[WRITTEN TASK] Retype the whole listing verbatim and keep the pictures out of it.
☆ ☆ ☆
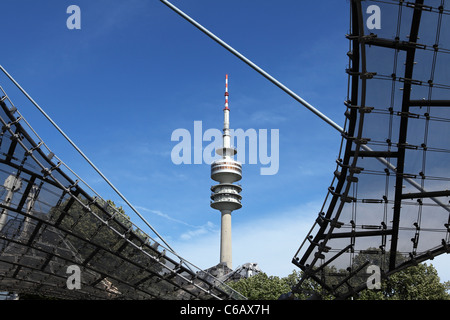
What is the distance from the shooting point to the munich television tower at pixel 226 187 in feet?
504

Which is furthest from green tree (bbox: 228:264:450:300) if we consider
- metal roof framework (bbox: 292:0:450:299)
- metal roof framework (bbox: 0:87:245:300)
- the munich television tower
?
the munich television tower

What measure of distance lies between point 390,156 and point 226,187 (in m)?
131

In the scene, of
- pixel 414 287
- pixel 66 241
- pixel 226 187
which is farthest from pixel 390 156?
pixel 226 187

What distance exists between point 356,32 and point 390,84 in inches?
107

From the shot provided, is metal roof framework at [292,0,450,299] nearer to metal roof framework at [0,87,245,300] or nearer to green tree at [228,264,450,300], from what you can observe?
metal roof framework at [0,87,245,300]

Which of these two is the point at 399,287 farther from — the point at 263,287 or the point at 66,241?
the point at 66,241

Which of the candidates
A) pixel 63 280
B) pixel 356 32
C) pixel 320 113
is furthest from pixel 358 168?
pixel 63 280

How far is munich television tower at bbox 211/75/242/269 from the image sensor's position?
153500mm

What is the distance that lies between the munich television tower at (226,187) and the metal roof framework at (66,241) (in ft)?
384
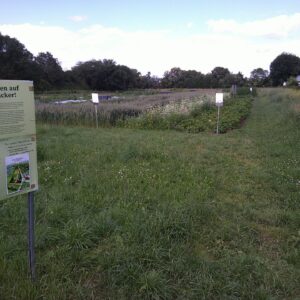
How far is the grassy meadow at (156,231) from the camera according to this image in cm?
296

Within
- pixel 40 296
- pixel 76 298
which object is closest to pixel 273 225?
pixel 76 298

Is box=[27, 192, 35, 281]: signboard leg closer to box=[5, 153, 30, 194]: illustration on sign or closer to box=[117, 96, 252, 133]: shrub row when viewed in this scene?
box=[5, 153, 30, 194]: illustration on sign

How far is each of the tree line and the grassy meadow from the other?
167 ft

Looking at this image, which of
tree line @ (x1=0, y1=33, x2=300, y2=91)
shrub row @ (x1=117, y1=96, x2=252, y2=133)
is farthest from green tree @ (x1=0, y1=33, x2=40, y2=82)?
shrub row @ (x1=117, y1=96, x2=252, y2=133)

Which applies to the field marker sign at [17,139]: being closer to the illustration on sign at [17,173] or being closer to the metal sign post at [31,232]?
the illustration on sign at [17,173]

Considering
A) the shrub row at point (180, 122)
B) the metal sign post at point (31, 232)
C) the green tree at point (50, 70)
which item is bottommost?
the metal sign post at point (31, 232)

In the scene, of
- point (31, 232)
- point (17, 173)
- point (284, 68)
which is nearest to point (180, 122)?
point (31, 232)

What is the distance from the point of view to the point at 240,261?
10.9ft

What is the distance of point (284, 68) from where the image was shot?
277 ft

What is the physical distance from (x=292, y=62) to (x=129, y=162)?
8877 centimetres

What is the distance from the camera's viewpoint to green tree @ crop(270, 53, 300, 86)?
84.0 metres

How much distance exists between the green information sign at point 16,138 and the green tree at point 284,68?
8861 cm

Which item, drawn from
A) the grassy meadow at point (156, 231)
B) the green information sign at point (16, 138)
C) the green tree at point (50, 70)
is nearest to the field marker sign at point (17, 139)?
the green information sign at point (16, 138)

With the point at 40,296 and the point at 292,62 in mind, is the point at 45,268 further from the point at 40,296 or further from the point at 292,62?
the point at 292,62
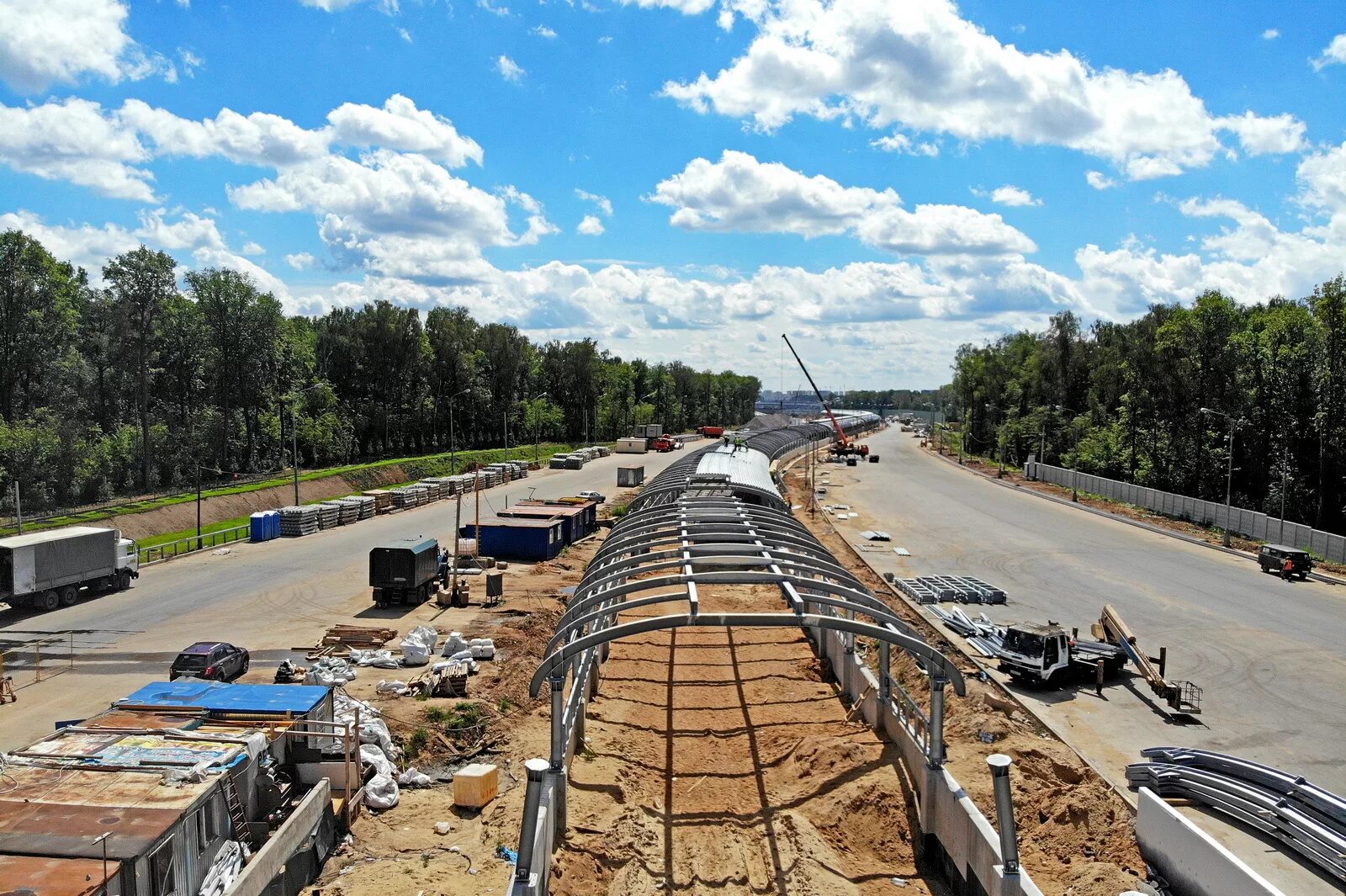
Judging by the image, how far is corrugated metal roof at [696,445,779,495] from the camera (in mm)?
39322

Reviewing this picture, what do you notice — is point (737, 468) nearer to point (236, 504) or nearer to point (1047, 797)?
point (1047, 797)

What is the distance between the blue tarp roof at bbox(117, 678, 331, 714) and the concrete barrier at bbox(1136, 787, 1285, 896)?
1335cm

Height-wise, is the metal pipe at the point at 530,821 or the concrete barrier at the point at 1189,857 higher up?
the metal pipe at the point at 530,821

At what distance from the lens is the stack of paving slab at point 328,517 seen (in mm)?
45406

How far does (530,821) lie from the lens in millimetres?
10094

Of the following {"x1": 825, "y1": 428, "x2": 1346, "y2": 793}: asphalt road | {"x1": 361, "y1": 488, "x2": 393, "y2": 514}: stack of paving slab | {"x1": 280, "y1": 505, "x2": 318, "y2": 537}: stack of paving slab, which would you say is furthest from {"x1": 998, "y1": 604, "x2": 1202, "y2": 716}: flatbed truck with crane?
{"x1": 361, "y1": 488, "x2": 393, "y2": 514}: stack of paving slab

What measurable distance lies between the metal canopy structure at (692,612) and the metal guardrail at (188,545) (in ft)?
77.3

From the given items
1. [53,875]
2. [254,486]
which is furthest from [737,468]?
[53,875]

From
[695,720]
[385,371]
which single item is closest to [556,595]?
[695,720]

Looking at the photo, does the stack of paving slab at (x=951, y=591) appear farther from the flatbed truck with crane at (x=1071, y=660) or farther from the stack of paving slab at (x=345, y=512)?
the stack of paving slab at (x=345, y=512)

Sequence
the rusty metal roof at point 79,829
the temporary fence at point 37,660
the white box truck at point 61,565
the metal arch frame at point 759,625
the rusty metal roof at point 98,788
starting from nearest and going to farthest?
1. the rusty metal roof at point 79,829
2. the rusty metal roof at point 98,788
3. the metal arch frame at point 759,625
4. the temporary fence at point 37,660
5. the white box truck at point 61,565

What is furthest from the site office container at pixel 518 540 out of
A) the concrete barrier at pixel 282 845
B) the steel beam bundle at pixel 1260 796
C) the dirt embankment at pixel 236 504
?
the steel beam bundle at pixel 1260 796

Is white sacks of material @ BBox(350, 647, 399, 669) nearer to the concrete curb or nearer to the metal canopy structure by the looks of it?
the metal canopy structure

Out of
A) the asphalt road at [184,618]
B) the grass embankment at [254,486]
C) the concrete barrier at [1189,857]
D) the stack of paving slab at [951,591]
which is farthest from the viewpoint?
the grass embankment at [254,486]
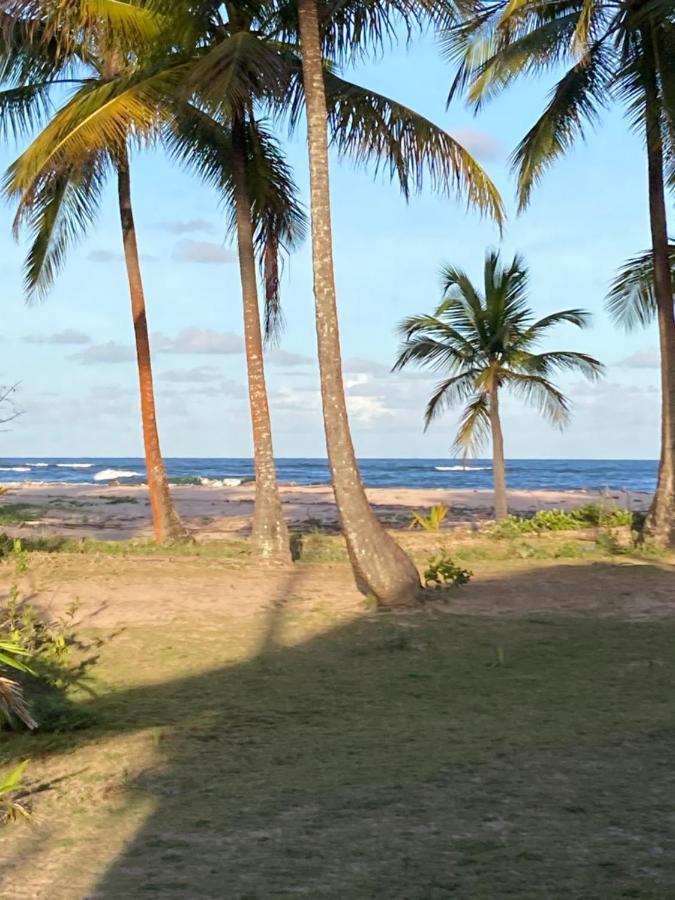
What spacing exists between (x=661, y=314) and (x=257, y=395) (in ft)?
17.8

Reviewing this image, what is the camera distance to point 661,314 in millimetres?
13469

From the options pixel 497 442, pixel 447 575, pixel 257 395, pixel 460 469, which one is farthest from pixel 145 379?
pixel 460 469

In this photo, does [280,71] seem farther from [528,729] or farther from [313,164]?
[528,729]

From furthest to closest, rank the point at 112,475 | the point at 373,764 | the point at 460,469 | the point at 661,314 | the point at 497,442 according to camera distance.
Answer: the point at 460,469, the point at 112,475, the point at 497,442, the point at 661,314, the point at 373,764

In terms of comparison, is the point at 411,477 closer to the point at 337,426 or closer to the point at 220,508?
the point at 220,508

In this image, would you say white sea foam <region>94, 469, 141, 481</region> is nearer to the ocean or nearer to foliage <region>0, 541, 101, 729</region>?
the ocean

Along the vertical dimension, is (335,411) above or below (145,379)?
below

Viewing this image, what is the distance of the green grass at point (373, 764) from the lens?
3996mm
☆ ☆ ☆
[TASK RESULT]
What is the distance from the shooting point to the munich television tower at pixel 226 187 in feet?
504

Which is furthest from green tree (bbox: 228:264:450:300) if we consider
- metal roof framework (bbox: 292:0:450:299)
- metal roof framework (bbox: 0:87:245:300)
- the munich television tower
?
the munich television tower

What measure of distance lies between point 390,156 and point 226,187 (in m)?
131

In the scene, of
- pixel 414 287
- pixel 66 241
- pixel 226 187
which is farthest from pixel 390 156?
pixel 226 187

What distance exists between point 356,32 and point 390,84 in inches?
107

From the shot provided, is metal roof framework at [292,0,450,299] nearer to metal roof framework at [0,87,245,300] or nearer to green tree at [228,264,450,300], from what you can observe?
metal roof framework at [0,87,245,300]

Which of these two is the point at 399,287 farther from — the point at 263,287 or the point at 66,241?
the point at 66,241

Which of the candidates
A) pixel 63 280
B) pixel 356 32
C) pixel 320 113
is furthest from pixel 358 168?
pixel 63 280

How far is munich television tower at bbox 211/75/242/269 from the image sensor's position?
153500mm

What is the distance that lies between the munich television tower at (226,187) and the metal roof framework at (66,241) (in ft)?
384
How far is the grassy meadow at (156,231) from the camera according to this image in cm?
296

Within
- pixel 40 296
- pixel 76 298
which object is closest to pixel 273 225?
pixel 76 298

Is box=[27, 192, 35, 281]: signboard leg closer to box=[5, 153, 30, 194]: illustration on sign or closer to box=[117, 96, 252, 133]: shrub row when viewed in this scene?
box=[5, 153, 30, 194]: illustration on sign

How far is each of the tree line and the grassy meadow from the other?
167 ft

Looking at this image, which of
tree line @ (x1=0, y1=33, x2=300, y2=91)
shrub row @ (x1=117, y1=96, x2=252, y2=133)
is farthest from green tree @ (x1=0, y1=33, x2=40, y2=82)?
shrub row @ (x1=117, y1=96, x2=252, y2=133)

Which applies to the field marker sign at [17,139]: being closer to the illustration on sign at [17,173] or being closer to the metal sign post at [31,232]?
the illustration on sign at [17,173]

Considering
A) the shrub row at point (180, 122)
B) the metal sign post at point (31, 232)
C) the green tree at point (50, 70)
which item is bottommost?
the metal sign post at point (31, 232)

In the scene, of
- point (31, 232)
- point (17, 173)
- point (284, 68)
which is nearest to point (180, 122)?
point (31, 232)

What is the distance from the point of view to the point at 240,261?
10.9ft

What is the distance of point (284, 68) from where the image was shot?
277 ft

What is the physical distance from (x=292, y=62) to (x=129, y=162)?
8877 centimetres

What is the distance from the camera's viewpoint to green tree @ crop(270, 53, 300, 86)?
84.0 metres

How much distance exists between the green information sign at point 16,138 and the green tree at point 284,68?
8861 cm

Which item, drawn from
A) the grassy meadow at point (156, 231)
B) the green information sign at point (16, 138)
C) the green tree at point (50, 70)
is nearest to the field marker sign at point (17, 139)?
the green information sign at point (16, 138)

With the point at 40,296 and the point at 292,62 in mind, is the point at 45,268 further from the point at 40,296 or further from the point at 292,62?
the point at 292,62
Judging by the image, how far is corrugated metal roof at [696,445,779,495] from the camera (in mm)?
39322

Reviewing this picture, what do you notice — is point (737, 468) nearer to point (236, 504) or nearer to point (1047, 797)?
point (1047, 797)

What is the distance between the blue tarp roof at bbox(117, 678, 331, 714) and the concrete barrier at bbox(1136, 787, 1285, 896)?
1335cm

Height-wise, is the metal pipe at the point at 530,821 or the concrete barrier at the point at 1189,857 higher up?
the metal pipe at the point at 530,821

At what distance from the lens is the stack of paving slab at point 328,517 seen (in mm)?
45406

How far does (530,821) lie from the lens in millimetres?
10094

Of the following {"x1": 825, "y1": 428, "x2": 1346, "y2": 793}: asphalt road | {"x1": 361, "y1": 488, "x2": 393, "y2": 514}: stack of paving slab | {"x1": 280, "y1": 505, "x2": 318, "y2": 537}: stack of paving slab, which would you say is furthest from {"x1": 998, "y1": 604, "x2": 1202, "y2": 716}: flatbed truck with crane?
{"x1": 361, "y1": 488, "x2": 393, "y2": 514}: stack of paving slab

What measurable distance lies between the metal canopy structure at (692,612) and the metal guardrail at (188,545) (in ft)?
77.3

From the given items
1. [53,875]
2. [254,486]
which is furthest from [737,468]?
[53,875]

From
[695,720]
[385,371]
which single item is closest to [556,595]?
[695,720]

Looking at the photo, does the stack of paving slab at (x=951, y=591) appear farther from the flatbed truck with crane at (x=1071, y=660) or farther from the stack of paving slab at (x=345, y=512)?
the stack of paving slab at (x=345, y=512)

Sequence
the rusty metal roof at point 79,829
the temporary fence at point 37,660
the white box truck at point 61,565
the metal arch frame at point 759,625
the rusty metal roof at point 98,788
starting from nearest and going to farthest?
1. the rusty metal roof at point 79,829
2. the rusty metal roof at point 98,788
3. the metal arch frame at point 759,625
4. the temporary fence at point 37,660
5. the white box truck at point 61,565

What is furthest from the site office container at pixel 518 540 out of
A) the concrete barrier at pixel 282 845
B) the steel beam bundle at pixel 1260 796
C) the dirt embankment at pixel 236 504
?
the steel beam bundle at pixel 1260 796

Is white sacks of material @ BBox(350, 647, 399, 669) nearer to the concrete curb or nearer to the metal canopy structure by the looks of it?
the metal canopy structure

Out of
A) the asphalt road at [184,618]
B) the grass embankment at [254,486]
C) the concrete barrier at [1189,857]
D) the stack of paving slab at [951,591]
which is farthest from the viewpoint?
the grass embankment at [254,486]
What spacing exists between (x=661, y=314) and (x=257, y=395) (in ft)?
17.8

Reviewing this image, what is the camera distance to point 661,314 in millimetres?
13469

From the options pixel 497 442, pixel 447 575, pixel 257 395, pixel 460 469, which one is farthest from pixel 145 379?
pixel 460 469

In this photo, does [280,71] seem farther from [528,729] or farther from [313,164]?
[528,729]

From furthest to closest, rank the point at 112,475 | the point at 373,764 | the point at 460,469 | the point at 661,314 | the point at 497,442 according to camera distance.
Answer: the point at 460,469, the point at 112,475, the point at 497,442, the point at 661,314, the point at 373,764

In terms of comparison, is the point at 411,477 closer to the point at 337,426 or closer to the point at 220,508?
the point at 220,508

In this image, would you say white sea foam <region>94, 469, 141, 481</region> is nearer to the ocean or nearer to foliage <region>0, 541, 101, 729</region>?
the ocean

Along the vertical dimension, is (335,411) above or below (145,379)?
below

Viewing this image, what is the distance of the green grass at point (373, 764) from the lens?
3996mm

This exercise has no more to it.